━━ Source data ━━
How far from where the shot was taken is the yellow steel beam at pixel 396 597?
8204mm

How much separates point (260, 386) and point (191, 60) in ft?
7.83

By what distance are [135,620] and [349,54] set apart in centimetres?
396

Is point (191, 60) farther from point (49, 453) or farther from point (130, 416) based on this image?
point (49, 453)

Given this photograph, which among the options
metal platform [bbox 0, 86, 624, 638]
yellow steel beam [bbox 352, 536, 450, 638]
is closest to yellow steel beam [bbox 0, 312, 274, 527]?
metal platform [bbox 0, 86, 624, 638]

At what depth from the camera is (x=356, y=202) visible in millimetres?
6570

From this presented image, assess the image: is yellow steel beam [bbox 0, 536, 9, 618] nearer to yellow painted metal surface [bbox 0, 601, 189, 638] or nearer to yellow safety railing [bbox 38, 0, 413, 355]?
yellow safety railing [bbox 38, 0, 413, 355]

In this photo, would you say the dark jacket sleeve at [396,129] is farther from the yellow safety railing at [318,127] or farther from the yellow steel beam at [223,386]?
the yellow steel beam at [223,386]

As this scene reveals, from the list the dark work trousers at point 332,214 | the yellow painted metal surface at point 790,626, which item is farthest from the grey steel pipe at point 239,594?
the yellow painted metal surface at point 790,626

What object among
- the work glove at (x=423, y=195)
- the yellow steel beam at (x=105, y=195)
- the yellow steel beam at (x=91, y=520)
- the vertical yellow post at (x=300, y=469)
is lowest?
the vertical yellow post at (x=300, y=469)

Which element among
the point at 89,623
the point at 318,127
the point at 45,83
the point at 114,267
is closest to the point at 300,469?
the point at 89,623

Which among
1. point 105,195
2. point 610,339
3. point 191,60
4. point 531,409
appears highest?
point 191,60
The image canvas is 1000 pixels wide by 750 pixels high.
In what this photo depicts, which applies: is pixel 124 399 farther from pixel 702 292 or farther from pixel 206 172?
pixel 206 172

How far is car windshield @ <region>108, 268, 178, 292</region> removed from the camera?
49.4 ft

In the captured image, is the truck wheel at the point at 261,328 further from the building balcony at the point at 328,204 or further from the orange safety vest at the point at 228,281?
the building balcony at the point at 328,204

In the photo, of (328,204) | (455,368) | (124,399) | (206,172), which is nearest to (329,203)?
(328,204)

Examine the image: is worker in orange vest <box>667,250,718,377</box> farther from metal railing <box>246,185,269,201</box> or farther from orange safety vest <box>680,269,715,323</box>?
━━━
Written instruction: Please copy out the data above word for word, starting with the line that contains "Which element among" and going on through the last line of the data.

Complete response:
Which element among
the point at 89,623
the point at 318,127
the point at 45,83
the point at 114,267
is closest to the point at 300,469?
the point at 89,623

Which among
1. point 105,195
2. point 610,339
3. point 191,60
4. point 531,409
appears highest?
point 191,60
The image canvas is 1000 pixels wide by 750 pixels high.
In what this photo depicts, which applies: is pixel 124 399 farther from pixel 702 292 or farther from pixel 206 172?
pixel 206 172

How far is car windshield @ <region>108, 268, 178, 292</region> removed from the camera?
49.4 ft

In the captured image, is the truck wheel at the point at 261,328 further from the building balcony at the point at 328,204 or further from the orange safety vest at the point at 228,281?
the building balcony at the point at 328,204

In the photo, of (328,204) | (455,368) | (124,399) | (206,172), which is nearest to (329,203)?
(328,204)

Examine the image: is worker in orange vest <box>667,250,718,377</box> farther from metal railing <box>246,185,269,201</box> or farther from orange safety vest <box>680,269,715,323</box>?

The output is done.